--- Start of Excerpt to read ---

They have made it quite clear that partnering with Lowes didn't produce the benefits they expected, mainly pushing stock in the wrong season more than likely it was the wrong people in management. It doesn't do the country any good to see a business fail and to see the end of Dick Smith last week and the chop for Masters this week isn't good for consumer confidence or employment. I hope there is a buyer and they actually get the business going. Metcash have Mitre 10 and of course Wesfarmers have Bunnings. Woolworths probably failed because they couldn't work out how to run a store and had hoped Bunnings would become distracted with a loss of market share, it is possible there are to many players in the market but the biggest risk is a loss of competition and if that happens the remaining players aren't as keen on watching price and we can all expect to pay more for hardware with less choice.

----------


## METRIX

It's a shame, I would have liked to see them give some real competition to Bunnings. 
As much as everyone will have an opinion why they closed, it's fairly obvious, they simply had no stores easily accessible by the tradies or general public.

--- End of Excerpt to read ---

## Set exercise
Please extend the forum discussion above about the closure of the Masters hardware stores, picking up right after its final sentence.

--- Start of Data provided ---

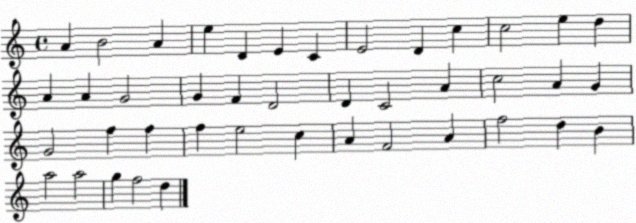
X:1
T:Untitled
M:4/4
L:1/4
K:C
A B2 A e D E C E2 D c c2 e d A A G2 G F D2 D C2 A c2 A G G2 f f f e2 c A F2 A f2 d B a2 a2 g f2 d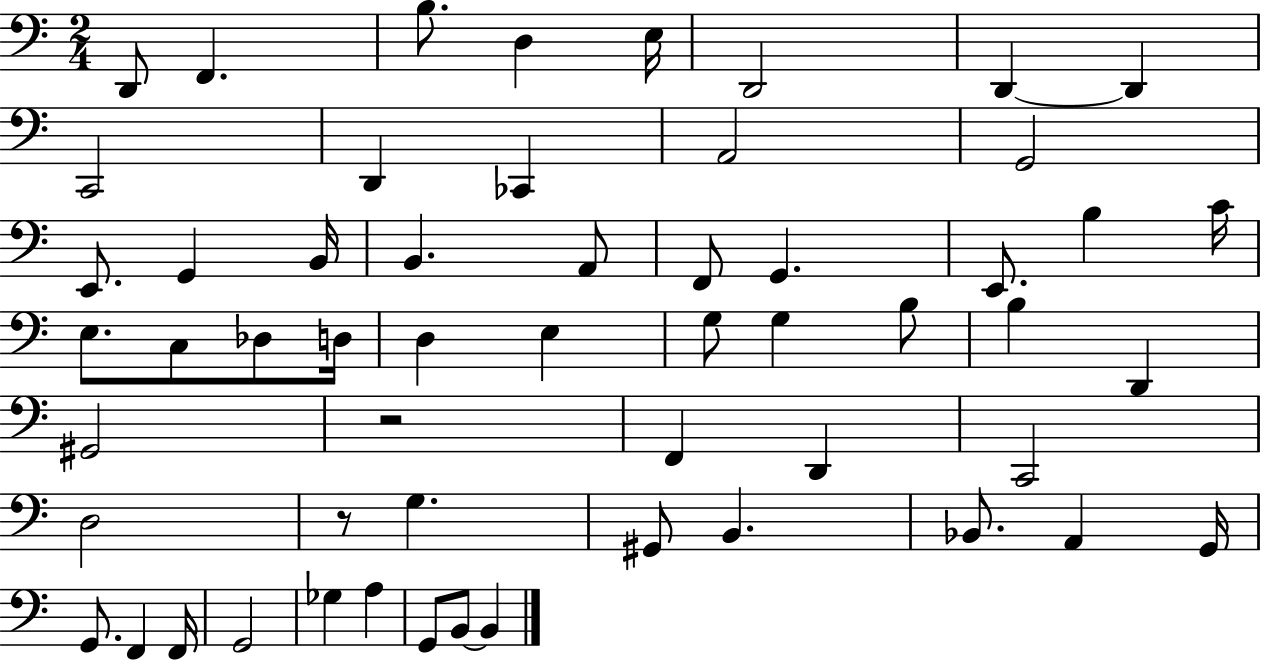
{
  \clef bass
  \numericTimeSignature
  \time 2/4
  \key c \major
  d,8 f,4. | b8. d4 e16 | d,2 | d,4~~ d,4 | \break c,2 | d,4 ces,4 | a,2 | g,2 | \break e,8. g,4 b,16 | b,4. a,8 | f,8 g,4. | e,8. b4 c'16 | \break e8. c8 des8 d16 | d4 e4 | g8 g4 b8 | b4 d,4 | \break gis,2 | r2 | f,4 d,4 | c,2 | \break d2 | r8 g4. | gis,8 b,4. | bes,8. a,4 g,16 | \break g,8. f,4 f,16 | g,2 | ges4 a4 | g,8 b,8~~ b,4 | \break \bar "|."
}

--- End of Data provided ---
--- Start of Data provided ---

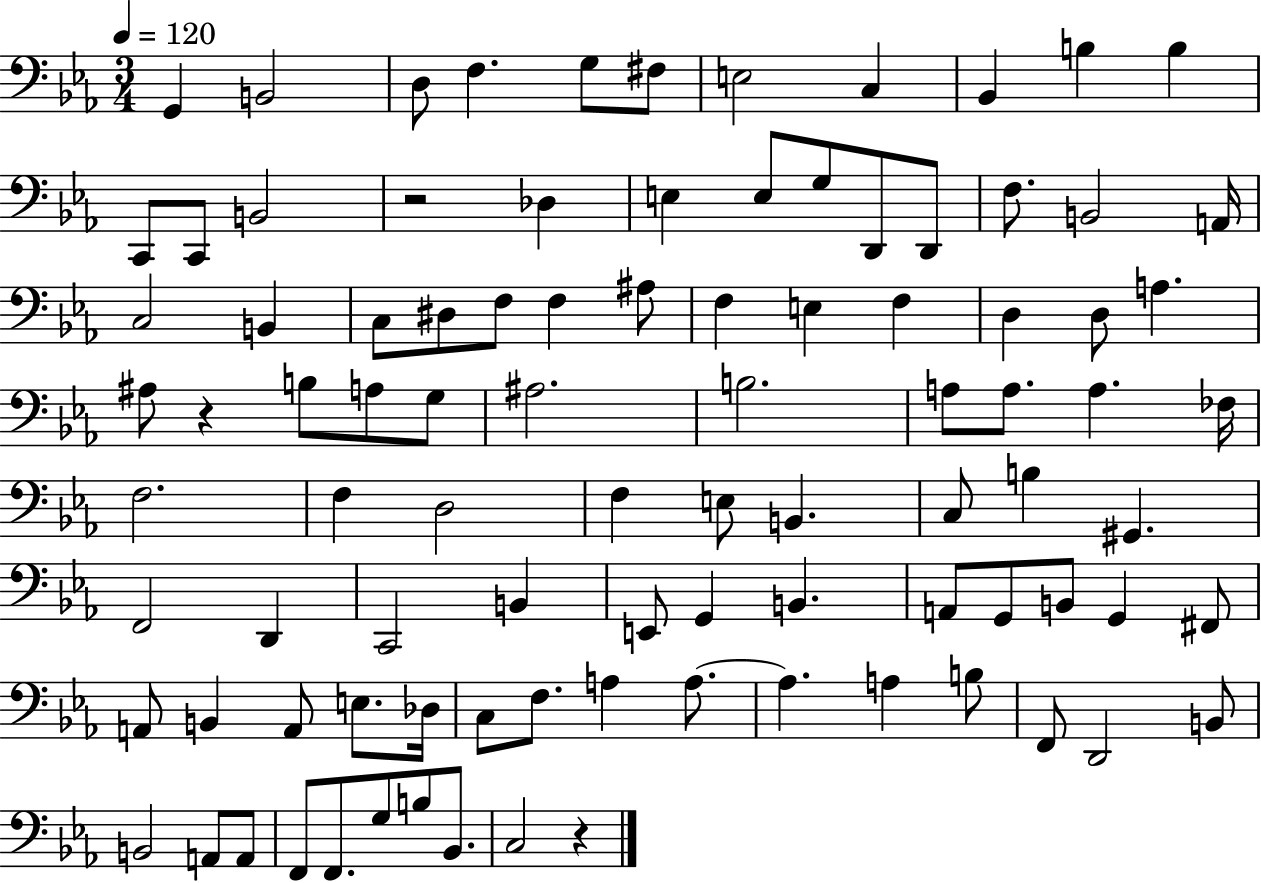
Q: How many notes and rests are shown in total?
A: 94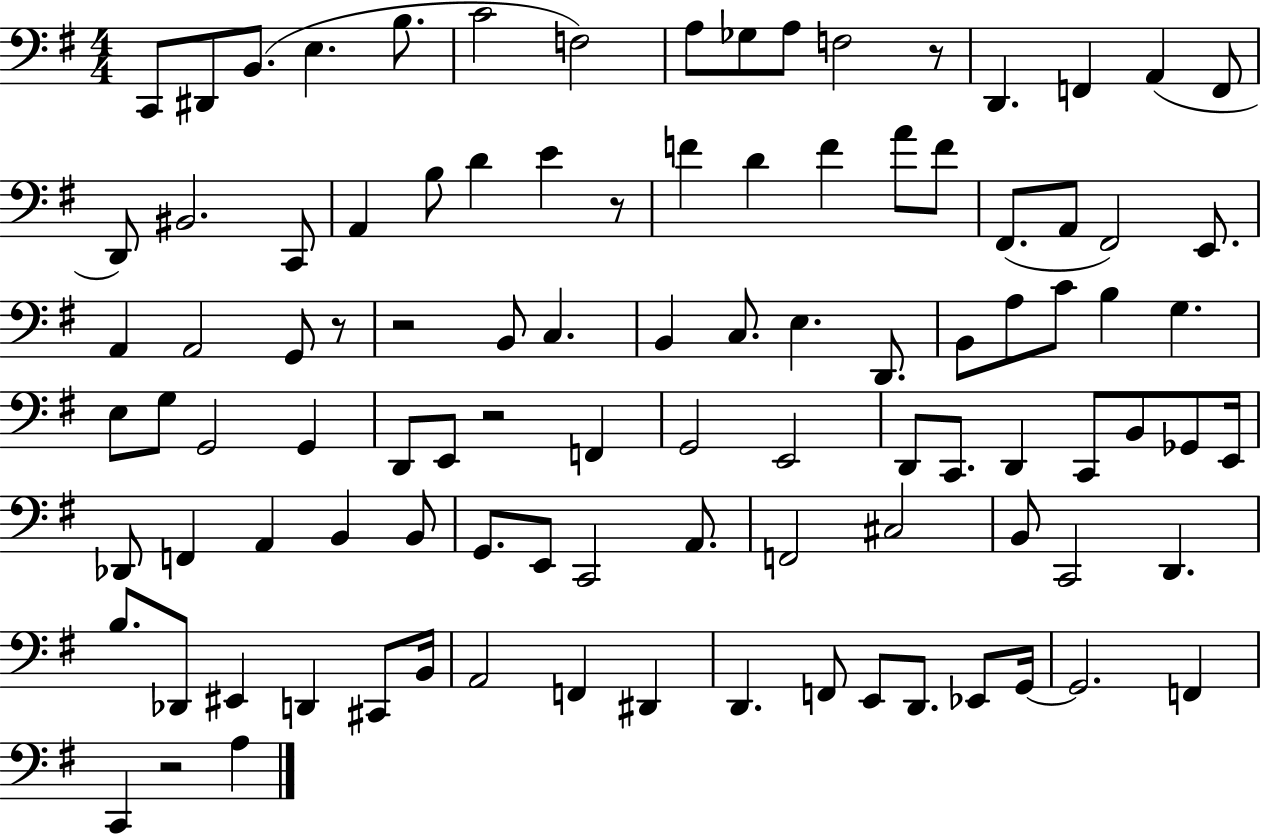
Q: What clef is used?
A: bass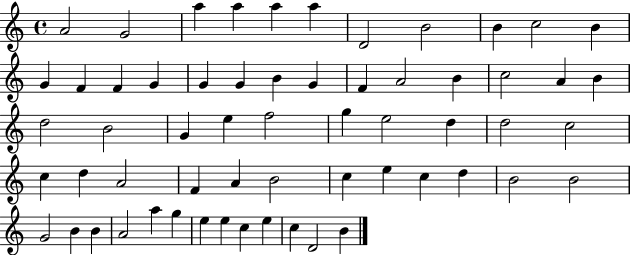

--- End of Data provided ---

## Result of this exercise
I know of one store remotely close to me in Rouse Hill, which is approx 27km away, that's unacceptable, as I have 7 bunnings to choose from 3.0km, 11km, 14km, 15km, 16km, 19km, and another at 19km. 
Another reason is, why did they bother to sell whitegoods, this is the domain of online sellers, I don't know anyone who goes out to a retail store to actually buy a white-good, they may go to look at them, then go home and find the cheapest online seller.
I did visit one of their stores, and found the stuff they stocked much better than Bunings, sure there may have only been 10 of something compared to Bunnings 40 of the same product but the quality of the product was better. 
Lets watch Bunnings already high prices go even higher in NSW, as there is now NO competition for them.

----------


## METRIX

> Good ridance I say !!

  I disagree, I don't like to see any business fail, especially one who is providing many thousands of Aussies employment.

----------


## phild01

Disagree that whitegoods are an online purchase preference.  No way would I buy something as important as this without touching and seeing in person.  It's not fair to visit a store as the showcase and then buy online.  But not the sort of thing Masters needed to be involved with.  They should have built their stores of similar size to Bunnings and allowed for later expansion.  That they are somewhat inaccessible and not as prominent was a bad business decision too.

----------


## Marc

Business closure is bad for everyone. In this case clearly the result of management incompetence and arrogance. A roll out of lesser stores with an aim to learn and not to kill would have been a much more positive approach. 
The worst part is that they are not learning nor changing anything and continue the same mistakes. may be they blame the bad bunnings?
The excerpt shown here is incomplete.